Viernheim. Die Viernheimer sitzen in den Bänken der Michaelskirche. Aber es gibt keinen Gottesdienst. „Wir wollen Kirche anders erleben als sonst“, begrüßt Pfarrer Dr. Ronald A. Givens viele Viernheimer zum „Kirchenwandeln“. Die Pfarrei Heiliger Johannes XXIII. und die Stadt Viernheim haben gemeinsam einen Beteiligungsprozess gestartet, der die Zukunft der drei leerstehenden Kirchen in den Blick nimmt. Unter dem Motto „Vertraute Orte, Neues Leben“ sollen Ideen zur weiteren Nutzung der Michaelskirche, der Hildegardkirche und der Marienkirche entwickelt werden.
Nicht nur Bauwerke, sondern Orte der Gemeinschaft
„Alle drei Kirchen sind mehr als nur Bauwerke; sie sind Orte des Glaubens, der Hoffnung, des Trosts und der Gemeinschaft. Sie sollen nicht verfallen“, betont Erster Stadtrat Jörg Scheidel die besondere Bedeutung der Gotteshäuser für Viernheim. Und jeder habe persönliche Erinnerungen an „seine“ Kirche. „Ich war jahrelang Messdiener in St. Michael“, berichtet Scheidel. Pfarrer Givens ergänzt: „Und die Marienkirche ist meine Kirche, hier habe ich angefangen.“ Stadt und Pfarrei wollen zusammen mit den Viernheimern neue Konzepte erarbeiten, wie die Kirchen auch weiterhin lebendige Mittelpunkte der Stadt sein können.
„Vertraute Ort - Neues Leben“
Mit dem Kirchenwandeln startete der öffentliche Beteiligungsprozess.
Jeder Viernheimer kann seine Vorschläge und Ideen zur künftigen Nutzung der Kirchen sowohl analog als auch digital abgeben.
Die Online-Plattform ist über Homepages der Stadt Viernheim und der Pfarrei Hl. Johannes XXIII. erreichbar.
Die Postkarten zum Ausfüllen sind an den Stelen in den drei katholischen Kirchen, in der Drachenbücherei, in den vier katholischen Kindertagesstätten, im Bürgerbüro sowie im Café Rall erhältlich.
Die Ideensammlung läuft bis zum 26. Oktober.
Für weitere Informationen und Fragen sind „Marktgespräche“ geplant :Am Samstag, 27. September, um 8 Uhr an der Hildegardkirche und um 10 Uhr am Hallenbad sowie am Freitag, 17. Oktober, um 12.30 Uhr im Sozialzentrum.

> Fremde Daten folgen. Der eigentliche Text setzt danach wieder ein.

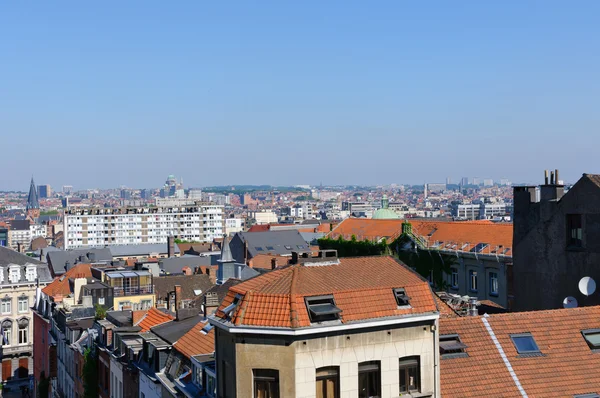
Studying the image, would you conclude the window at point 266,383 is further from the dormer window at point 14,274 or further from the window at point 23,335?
the window at point 23,335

Alle Ideen werden danach bei einer Klausurtagung vom Pfarreirat besprochen und anschließend durch die Mitglieder des Runden Tisches gesichtet und eingeordnet.
Im Frühjahr 2026 findet eine öffentliche Projektwerkstatt statt, in der die besten Ideen weiterentwickelt werden.
Bei einer öffentlichen Abschlussveranstaltung im Juni 2026 sollen die Empfehlungen zur neuen Nutzung der Kirchen vorgestellt werden. su
Timo Buff von der Bürogemeinschaft Sippel Buff erläutert den Beteiligungsprozess, der mit dem Kirchenwandeln startet. „Ideen sollen von den Bürgern kommen“, setze man für die künftige Nutzung der Kirchen auf „Schwarmintelligenz“. Jeder sei eingeladen und aufgefordert, seine Ideen, Visionen, Vorstellungen für die Kirchen einzureichen. Der Pfarreirat und der Runde Tisch beraten über diese Ideen.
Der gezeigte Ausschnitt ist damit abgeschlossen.